Because we’d rewritten the tax laws, manufacturers are not required to source any materials from the host country nor to pay any taxes to that country for their first nine years and then only a slowly rising rate.

Fourth, for nearly 30 years we supported an intensely brutal dictatorship. Dr. Jean Claude Duvalier, “Papa Doc,” formed his own private army, the Tonton Macoute. Drafted from the dregs of society, the Macoutes were given, instead of a salary, permission to extricate funds from the populace by any means they might devise.

We sent preposterous amounts of “Foreign Aid” to Haiti during the reign of Duvalier and the son he appointed to succeed him, “Baby Doc.” The populace did not get schools or health care or infrastructure. But it exploded the private wealth of Papa Doc and Baby Doc who took millions to France when he was deposed in 1986. So the people eked out a living as best they could, building shacks among the mud and sewage.

Meantime, more assembly factories hired more sweatshop labor. By the time I first went to Haiti in 1990, over 200 factories were in operation there, including one where Figgie International produced every baseball used in major league games in our country.
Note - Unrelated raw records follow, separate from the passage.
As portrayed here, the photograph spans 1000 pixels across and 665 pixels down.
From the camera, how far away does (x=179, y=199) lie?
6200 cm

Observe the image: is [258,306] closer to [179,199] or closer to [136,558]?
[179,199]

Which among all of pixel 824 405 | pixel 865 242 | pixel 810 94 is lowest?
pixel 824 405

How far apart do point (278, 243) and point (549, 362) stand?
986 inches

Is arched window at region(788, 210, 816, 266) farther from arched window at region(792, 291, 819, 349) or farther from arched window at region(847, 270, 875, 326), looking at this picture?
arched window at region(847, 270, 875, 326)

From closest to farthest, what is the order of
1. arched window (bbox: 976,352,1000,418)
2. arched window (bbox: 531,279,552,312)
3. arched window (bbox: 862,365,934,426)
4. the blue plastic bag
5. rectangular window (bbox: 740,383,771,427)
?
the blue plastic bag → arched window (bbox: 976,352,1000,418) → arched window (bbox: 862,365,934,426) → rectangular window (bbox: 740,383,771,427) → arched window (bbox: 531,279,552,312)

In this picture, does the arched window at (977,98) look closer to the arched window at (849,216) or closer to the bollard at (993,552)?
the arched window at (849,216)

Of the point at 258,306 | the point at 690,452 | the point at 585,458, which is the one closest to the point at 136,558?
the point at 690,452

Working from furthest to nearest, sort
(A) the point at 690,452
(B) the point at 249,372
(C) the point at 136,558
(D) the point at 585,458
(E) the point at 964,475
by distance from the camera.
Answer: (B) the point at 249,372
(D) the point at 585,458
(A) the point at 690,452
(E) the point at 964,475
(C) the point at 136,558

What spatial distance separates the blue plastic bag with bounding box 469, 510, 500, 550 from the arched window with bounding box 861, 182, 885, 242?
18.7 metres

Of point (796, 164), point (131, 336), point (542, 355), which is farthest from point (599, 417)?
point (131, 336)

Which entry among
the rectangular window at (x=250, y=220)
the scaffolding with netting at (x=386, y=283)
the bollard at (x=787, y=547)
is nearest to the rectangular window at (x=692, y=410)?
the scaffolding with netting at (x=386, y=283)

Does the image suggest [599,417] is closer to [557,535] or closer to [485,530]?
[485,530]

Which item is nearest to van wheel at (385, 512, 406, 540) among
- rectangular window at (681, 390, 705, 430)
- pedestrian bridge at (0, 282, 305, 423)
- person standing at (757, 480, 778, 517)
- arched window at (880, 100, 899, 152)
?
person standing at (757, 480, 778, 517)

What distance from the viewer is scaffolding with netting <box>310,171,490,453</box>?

If you ever studied a baseball, you likely assumed it was machine-made. But each baseball is sown by hand. A woman gathers the stuffing materials and the precut leather strips (both from U.S. suppliers) and holds these together between her feet. Because stitching must be done with one continuous filament, she threads two needles and holding one in each hand, bends down to feed the filament through, then brings the needles the full length of her upward reach. One stitch completed. Bend, reach, bend, reach until half-way finished. Then the work continues from table height.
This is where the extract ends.